-- START Given text --

Uniquely placed at the heart of communities
Interest in the roadshows triggered further partnership work between libraries and Southend's branch of the Alzheimer's Society. Six drop-in advocacy sessions were held at three branch libraries, offering practical dementia-related information. The advocacy team noted that the branches' calm and welcoming environments, and their unique place at the heart of their communities, made them ideal spaces for this type of engagement work.
Other work with the Alzheimer's Society has included informal talks at Dementia Cafés, during which library staff introduce a range of library resources, including local history books, pictures, postcards, old newspapers, Quick Reads and Pictures to Share titles. Simon points out: "Local history resources are great because they can spark recognition of familiar places and the opportunity to share memories. Quick Reads can be very effective for readers with concentration issues and the Pictures to Share books provide fantastic visual images that can stimulate positive conversations."
Southend wants to build on its partnership work to create something more strategic and long-term. More staff training is planned, and the service is keen to formally integrate its activity into its strategic plan.

-- END Given text --

• **Stated problem**
From the library partnership text above, reproduce word for word the passage starting with "Other work with" and going on through "its strategic plan.".

-- START Dataset content --

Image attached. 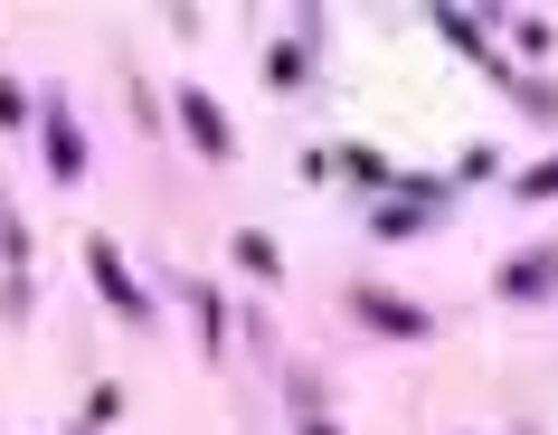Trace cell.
I'll return each instance as SVG.
<instances>
[{"label":"cell","mask_w":558,"mask_h":435,"mask_svg":"<svg viewBox=\"0 0 558 435\" xmlns=\"http://www.w3.org/2000/svg\"><path fill=\"white\" fill-rule=\"evenodd\" d=\"M445 218H454V180H398L388 208H369V237H379V246H408V237L445 228Z\"/></svg>","instance_id":"obj_1"},{"label":"cell","mask_w":558,"mask_h":435,"mask_svg":"<svg viewBox=\"0 0 558 435\" xmlns=\"http://www.w3.org/2000/svg\"><path fill=\"white\" fill-rule=\"evenodd\" d=\"M86 275H95V293H105V313H123V322H161L151 285H143V275H133V265L114 256V237H86Z\"/></svg>","instance_id":"obj_2"},{"label":"cell","mask_w":558,"mask_h":435,"mask_svg":"<svg viewBox=\"0 0 558 435\" xmlns=\"http://www.w3.org/2000/svg\"><path fill=\"white\" fill-rule=\"evenodd\" d=\"M38 152H48V180H58V190H76V180H86V133H76V114H66L58 86L38 95Z\"/></svg>","instance_id":"obj_3"},{"label":"cell","mask_w":558,"mask_h":435,"mask_svg":"<svg viewBox=\"0 0 558 435\" xmlns=\"http://www.w3.org/2000/svg\"><path fill=\"white\" fill-rule=\"evenodd\" d=\"M171 114H180V133H190V152H199V161H236L228 105H218L208 86H180V95H171Z\"/></svg>","instance_id":"obj_4"},{"label":"cell","mask_w":558,"mask_h":435,"mask_svg":"<svg viewBox=\"0 0 558 435\" xmlns=\"http://www.w3.org/2000/svg\"><path fill=\"white\" fill-rule=\"evenodd\" d=\"M493 293H501V303H549V293H558V237H549V246H521V256H501L493 265Z\"/></svg>","instance_id":"obj_5"},{"label":"cell","mask_w":558,"mask_h":435,"mask_svg":"<svg viewBox=\"0 0 558 435\" xmlns=\"http://www.w3.org/2000/svg\"><path fill=\"white\" fill-rule=\"evenodd\" d=\"M341 303H351V322H369L388 341H426V331H436V313H416V303H398V293H379V285H351Z\"/></svg>","instance_id":"obj_6"},{"label":"cell","mask_w":558,"mask_h":435,"mask_svg":"<svg viewBox=\"0 0 558 435\" xmlns=\"http://www.w3.org/2000/svg\"><path fill=\"white\" fill-rule=\"evenodd\" d=\"M313 38H323V20H313V10H303V20H294V29H284V38H275V48H265V86H275V95H294V86H313Z\"/></svg>","instance_id":"obj_7"},{"label":"cell","mask_w":558,"mask_h":435,"mask_svg":"<svg viewBox=\"0 0 558 435\" xmlns=\"http://www.w3.org/2000/svg\"><path fill=\"white\" fill-rule=\"evenodd\" d=\"M426 29H436V38H454V48H464V58L483 67V76H493V86H501V76H511V67L493 58V29H483V20H473V10H426Z\"/></svg>","instance_id":"obj_8"},{"label":"cell","mask_w":558,"mask_h":435,"mask_svg":"<svg viewBox=\"0 0 558 435\" xmlns=\"http://www.w3.org/2000/svg\"><path fill=\"white\" fill-rule=\"evenodd\" d=\"M228 256L246 265L256 285H284V246H275V237H265V228H236V237H228Z\"/></svg>","instance_id":"obj_9"},{"label":"cell","mask_w":558,"mask_h":435,"mask_svg":"<svg viewBox=\"0 0 558 435\" xmlns=\"http://www.w3.org/2000/svg\"><path fill=\"white\" fill-rule=\"evenodd\" d=\"M180 303L199 313V350H218V341H228V313H218V293H208L199 275H180Z\"/></svg>","instance_id":"obj_10"},{"label":"cell","mask_w":558,"mask_h":435,"mask_svg":"<svg viewBox=\"0 0 558 435\" xmlns=\"http://www.w3.org/2000/svg\"><path fill=\"white\" fill-rule=\"evenodd\" d=\"M341 171H351L360 190H398V171H388V161H379L369 143H351V152H341Z\"/></svg>","instance_id":"obj_11"},{"label":"cell","mask_w":558,"mask_h":435,"mask_svg":"<svg viewBox=\"0 0 558 435\" xmlns=\"http://www.w3.org/2000/svg\"><path fill=\"white\" fill-rule=\"evenodd\" d=\"M501 95H511V105H521V114L558 123V86H530V76H501Z\"/></svg>","instance_id":"obj_12"},{"label":"cell","mask_w":558,"mask_h":435,"mask_svg":"<svg viewBox=\"0 0 558 435\" xmlns=\"http://www.w3.org/2000/svg\"><path fill=\"white\" fill-rule=\"evenodd\" d=\"M511 200H521V208H539V200H558V161H530V171L511 180Z\"/></svg>","instance_id":"obj_13"},{"label":"cell","mask_w":558,"mask_h":435,"mask_svg":"<svg viewBox=\"0 0 558 435\" xmlns=\"http://www.w3.org/2000/svg\"><path fill=\"white\" fill-rule=\"evenodd\" d=\"M0 123H38V95L20 76H0Z\"/></svg>","instance_id":"obj_14"},{"label":"cell","mask_w":558,"mask_h":435,"mask_svg":"<svg viewBox=\"0 0 558 435\" xmlns=\"http://www.w3.org/2000/svg\"><path fill=\"white\" fill-rule=\"evenodd\" d=\"M511 38H521V58H549V20H530V10H511Z\"/></svg>","instance_id":"obj_15"},{"label":"cell","mask_w":558,"mask_h":435,"mask_svg":"<svg viewBox=\"0 0 558 435\" xmlns=\"http://www.w3.org/2000/svg\"><path fill=\"white\" fill-rule=\"evenodd\" d=\"M303 435H341V426H331V416H303Z\"/></svg>","instance_id":"obj_16"}]
</instances>
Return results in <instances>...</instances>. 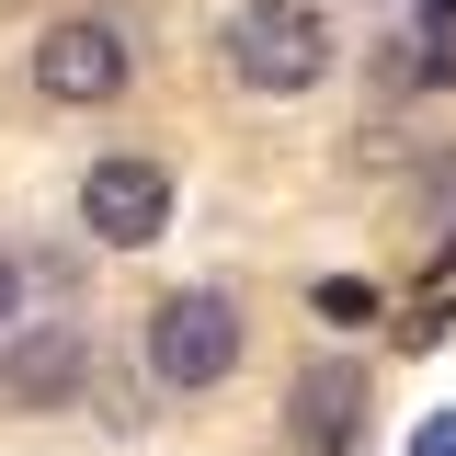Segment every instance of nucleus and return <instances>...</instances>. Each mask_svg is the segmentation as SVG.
I'll use <instances>...</instances> for the list:
<instances>
[{"mask_svg":"<svg viewBox=\"0 0 456 456\" xmlns=\"http://www.w3.org/2000/svg\"><path fill=\"white\" fill-rule=\"evenodd\" d=\"M331 69V23L308 0H240L228 12V80L240 92H308Z\"/></svg>","mask_w":456,"mask_h":456,"instance_id":"1","label":"nucleus"},{"mask_svg":"<svg viewBox=\"0 0 456 456\" xmlns=\"http://www.w3.org/2000/svg\"><path fill=\"white\" fill-rule=\"evenodd\" d=\"M228 365H240V308L206 297V285H183L149 308V377L160 388H217Z\"/></svg>","mask_w":456,"mask_h":456,"instance_id":"2","label":"nucleus"},{"mask_svg":"<svg viewBox=\"0 0 456 456\" xmlns=\"http://www.w3.org/2000/svg\"><path fill=\"white\" fill-rule=\"evenodd\" d=\"M35 92H46V103H114V92H126V35L92 23V12L46 23V35H35Z\"/></svg>","mask_w":456,"mask_h":456,"instance_id":"3","label":"nucleus"},{"mask_svg":"<svg viewBox=\"0 0 456 456\" xmlns=\"http://www.w3.org/2000/svg\"><path fill=\"white\" fill-rule=\"evenodd\" d=\"M80 217H92V240H114V251H149L171 228V171L160 160H92L80 171Z\"/></svg>","mask_w":456,"mask_h":456,"instance_id":"4","label":"nucleus"},{"mask_svg":"<svg viewBox=\"0 0 456 456\" xmlns=\"http://www.w3.org/2000/svg\"><path fill=\"white\" fill-rule=\"evenodd\" d=\"M80 388H92V342L69 331V320H35V331L0 342V399L12 411H69Z\"/></svg>","mask_w":456,"mask_h":456,"instance_id":"5","label":"nucleus"},{"mask_svg":"<svg viewBox=\"0 0 456 456\" xmlns=\"http://www.w3.org/2000/svg\"><path fill=\"white\" fill-rule=\"evenodd\" d=\"M342 411H354V377H342V365H320V377L297 388V434H308V445L331 456V434H342Z\"/></svg>","mask_w":456,"mask_h":456,"instance_id":"6","label":"nucleus"},{"mask_svg":"<svg viewBox=\"0 0 456 456\" xmlns=\"http://www.w3.org/2000/svg\"><path fill=\"white\" fill-rule=\"evenodd\" d=\"M320 320H377V285H320Z\"/></svg>","mask_w":456,"mask_h":456,"instance_id":"7","label":"nucleus"},{"mask_svg":"<svg viewBox=\"0 0 456 456\" xmlns=\"http://www.w3.org/2000/svg\"><path fill=\"white\" fill-rule=\"evenodd\" d=\"M411 456H456V411H434V422L411 434Z\"/></svg>","mask_w":456,"mask_h":456,"instance_id":"8","label":"nucleus"},{"mask_svg":"<svg viewBox=\"0 0 456 456\" xmlns=\"http://www.w3.org/2000/svg\"><path fill=\"white\" fill-rule=\"evenodd\" d=\"M12 320H23V263L0 251V331H12Z\"/></svg>","mask_w":456,"mask_h":456,"instance_id":"9","label":"nucleus"}]
</instances>
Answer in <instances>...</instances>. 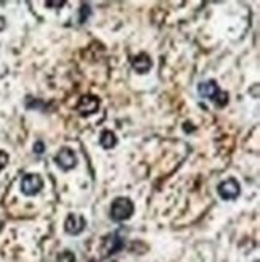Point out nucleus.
Segmentation results:
<instances>
[{"label":"nucleus","mask_w":260,"mask_h":262,"mask_svg":"<svg viewBox=\"0 0 260 262\" xmlns=\"http://www.w3.org/2000/svg\"><path fill=\"white\" fill-rule=\"evenodd\" d=\"M43 188V180L39 174H26L21 180V191L26 196H34Z\"/></svg>","instance_id":"20e7f679"},{"label":"nucleus","mask_w":260,"mask_h":262,"mask_svg":"<svg viewBox=\"0 0 260 262\" xmlns=\"http://www.w3.org/2000/svg\"><path fill=\"white\" fill-rule=\"evenodd\" d=\"M100 108V100L93 95H84L79 100V103L76 106V110L79 111L81 116H90V115H95Z\"/></svg>","instance_id":"6e6552de"},{"label":"nucleus","mask_w":260,"mask_h":262,"mask_svg":"<svg viewBox=\"0 0 260 262\" xmlns=\"http://www.w3.org/2000/svg\"><path fill=\"white\" fill-rule=\"evenodd\" d=\"M198 92L201 97H204L210 101H214L219 108H223L225 105L228 103V94L220 90V87L217 85L216 81H207V82H202L198 87Z\"/></svg>","instance_id":"f257e3e1"},{"label":"nucleus","mask_w":260,"mask_h":262,"mask_svg":"<svg viewBox=\"0 0 260 262\" xmlns=\"http://www.w3.org/2000/svg\"><path fill=\"white\" fill-rule=\"evenodd\" d=\"M100 145L105 148V150H111L117 145V137L114 132L111 130H103L100 135Z\"/></svg>","instance_id":"9d476101"},{"label":"nucleus","mask_w":260,"mask_h":262,"mask_svg":"<svg viewBox=\"0 0 260 262\" xmlns=\"http://www.w3.org/2000/svg\"><path fill=\"white\" fill-rule=\"evenodd\" d=\"M85 227H87V221L84 215L81 214H69L66 217L64 221V230L66 233H69V235H79V233H82L85 230Z\"/></svg>","instance_id":"0eeeda50"},{"label":"nucleus","mask_w":260,"mask_h":262,"mask_svg":"<svg viewBox=\"0 0 260 262\" xmlns=\"http://www.w3.org/2000/svg\"><path fill=\"white\" fill-rule=\"evenodd\" d=\"M55 163L58 164L60 169L63 170H71L76 167L77 164V158H76V153L71 150V148H67V146H63L61 150L56 153L55 156Z\"/></svg>","instance_id":"39448f33"},{"label":"nucleus","mask_w":260,"mask_h":262,"mask_svg":"<svg viewBox=\"0 0 260 262\" xmlns=\"http://www.w3.org/2000/svg\"><path fill=\"white\" fill-rule=\"evenodd\" d=\"M132 68L133 71H137L138 74H146L153 68V60L148 53H138L132 60Z\"/></svg>","instance_id":"1a4fd4ad"},{"label":"nucleus","mask_w":260,"mask_h":262,"mask_svg":"<svg viewBox=\"0 0 260 262\" xmlns=\"http://www.w3.org/2000/svg\"><path fill=\"white\" fill-rule=\"evenodd\" d=\"M133 209H135V206H133V203H132L130 198L119 196L111 204L109 217H111V221H114V222H124V221H127V219L132 217Z\"/></svg>","instance_id":"f03ea898"},{"label":"nucleus","mask_w":260,"mask_h":262,"mask_svg":"<svg viewBox=\"0 0 260 262\" xmlns=\"http://www.w3.org/2000/svg\"><path fill=\"white\" fill-rule=\"evenodd\" d=\"M43 148H45V145L42 142H36V143H34V151H36L37 155H42L43 153Z\"/></svg>","instance_id":"4468645a"},{"label":"nucleus","mask_w":260,"mask_h":262,"mask_svg":"<svg viewBox=\"0 0 260 262\" xmlns=\"http://www.w3.org/2000/svg\"><path fill=\"white\" fill-rule=\"evenodd\" d=\"M47 5L49 7H63L64 2H47Z\"/></svg>","instance_id":"2eb2a0df"},{"label":"nucleus","mask_w":260,"mask_h":262,"mask_svg":"<svg viewBox=\"0 0 260 262\" xmlns=\"http://www.w3.org/2000/svg\"><path fill=\"white\" fill-rule=\"evenodd\" d=\"M217 193H219V196L225 201H231V200H236L240 196V193H241V185H240V182L236 180V179H227V180H223L222 184H219L217 187Z\"/></svg>","instance_id":"7ed1b4c3"},{"label":"nucleus","mask_w":260,"mask_h":262,"mask_svg":"<svg viewBox=\"0 0 260 262\" xmlns=\"http://www.w3.org/2000/svg\"><path fill=\"white\" fill-rule=\"evenodd\" d=\"M55 262H76V256H74V253L67 251V249H66V251L58 254V257H56Z\"/></svg>","instance_id":"9b49d317"},{"label":"nucleus","mask_w":260,"mask_h":262,"mask_svg":"<svg viewBox=\"0 0 260 262\" xmlns=\"http://www.w3.org/2000/svg\"><path fill=\"white\" fill-rule=\"evenodd\" d=\"M7 164H8V155L0 150V170H2Z\"/></svg>","instance_id":"f8f14e48"},{"label":"nucleus","mask_w":260,"mask_h":262,"mask_svg":"<svg viewBox=\"0 0 260 262\" xmlns=\"http://www.w3.org/2000/svg\"><path fill=\"white\" fill-rule=\"evenodd\" d=\"M124 248V242L119 236V232H112L111 235L105 236L103 245H101V256L106 257L109 254H114Z\"/></svg>","instance_id":"423d86ee"},{"label":"nucleus","mask_w":260,"mask_h":262,"mask_svg":"<svg viewBox=\"0 0 260 262\" xmlns=\"http://www.w3.org/2000/svg\"><path fill=\"white\" fill-rule=\"evenodd\" d=\"M88 13H90V7L88 5H82L81 7V21H85Z\"/></svg>","instance_id":"ddd939ff"}]
</instances>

-- END Dataset content --

• **The reply**
Other work with the Alzheimer's Society has included informal talks at Dementia Cafés, during which library staff introduce a range of library resources, including local history books, pictures, postcards, old newspapers, Quick Reads and Pictures to Share titles. Simon points out: "Local history resources are great because they can spark recognition of familiar places and the opportunity to share memories. Quick Reads can be very effective for readers with concentration issues and the Pictures to Share books provide fantastic visual images that can stimulate positive conversations."
Southend wants to build on its partnership work to create something more strategic and long-term. More staff training is planned, and the service is keen to formally integrate its activity into its strategic plan.